Here are four tips to avoid VM sprawl in the public cloud:
1. Don't use the AWS console or the AWS command-line tools to manage your infrastructure.
These tools work fine when you are playing around with AWS, but they are wildly inappropriate for the management of a production cloud infrastructure. There are plenty of good cloud broker tools (full disclosure: my company enStratus is one such company) that can help you better track your cloud assets.
2. Segment your infrastructure into multiple accounts.
Do not mix production servers in the same accounts as QA, development, testing, or R&D work. When you mix servers, it suddenly becomes very scary to shut down servers—even when you are absolutely sure what purpose each one serves. There's always the nagging worry that you are shutting down a mislabeled production server, and that worry can prevent you from shutting down a VM that simply isn't being used. The basic rule should be: production environments are either fully managed by automation tools or they run 24x7. Servers in non-production environments are fair game to be shut down by a systems administrator at any time.
3. Define a formal naming convention for cloud assets and vigorously enforce it.
If you see a server named [clientname]-mysql-master-prd sitting in the development account, you are going to be cautious about shutting it down. It's probably just someone who was staging an environment to be put into production. At the very minimum, you will spend a good amount of time looking for the person who started it and making sure it's really not a production server.
Resource naming conventions are important in the cloud. A name alone should provide any administrator with enough information to know how to handle the server. If you follow strict naming conventions, you are very unlikely to get hit with out of control VM sprawl.
An appropriate naming convention is business-specific. Whatever your convention, the most important item is to make sure that transient servers are clearly labeled as transient. Remember, the problem is not people wantonly killing production servers—it's people forgetting why a given server was launched and leaving it up long after it should have been killed. Consider the following naming convention:
[user ID]-[function]-[killdate] (e.g. george-centosbuild-091005)
Anyone in the organization can leverage this information to determine an appropriate course of action:
- They know when the server should be considered fair game for shutdown
- They know why it was running in the first place
- They know who to ask about why it's running after its kill date
4. Define basic budget and procurement policies for each environment.
Hopefully you started out with a budget to begin with. If you don't already have a budget, you probably don't even know you are suffering from VM sprawl.
Each environment should have its own budget and well understood policies for provisioning systems. Though you don't want to end up in a situation that results in a 6-week timeframe for launching servers in the cloud, you also don't want a situation where anyone can launch a server in any environment for any reason without any need to answer to anyone.

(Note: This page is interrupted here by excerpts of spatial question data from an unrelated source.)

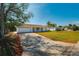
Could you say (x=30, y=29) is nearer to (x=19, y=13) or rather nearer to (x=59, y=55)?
(x=19, y=13)

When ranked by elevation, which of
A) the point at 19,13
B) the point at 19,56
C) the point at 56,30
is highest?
the point at 19,13

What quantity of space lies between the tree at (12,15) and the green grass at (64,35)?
171 mm

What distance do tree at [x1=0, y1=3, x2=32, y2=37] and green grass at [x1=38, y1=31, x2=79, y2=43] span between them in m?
0.17

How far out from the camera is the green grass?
4.41 feet

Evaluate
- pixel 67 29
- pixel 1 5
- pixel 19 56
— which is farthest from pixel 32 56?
pixel 1 5

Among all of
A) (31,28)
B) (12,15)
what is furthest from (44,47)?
(12,15)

Your objective should therefore be to define what kinds of provisioning should be taking place in each environment and what budget is approved for that budget. You should have controls in place to help you understand if a specific environment is going over budget before it goes over budget. If you have done everything else I have suggested, the only "at-risk" environments should be environments that require more liberal procurement policies. Fortunately, those environments should also be the ones with the least forgiving kill policies. As a result, you should be able to keep VM sprawl under control in the cloud.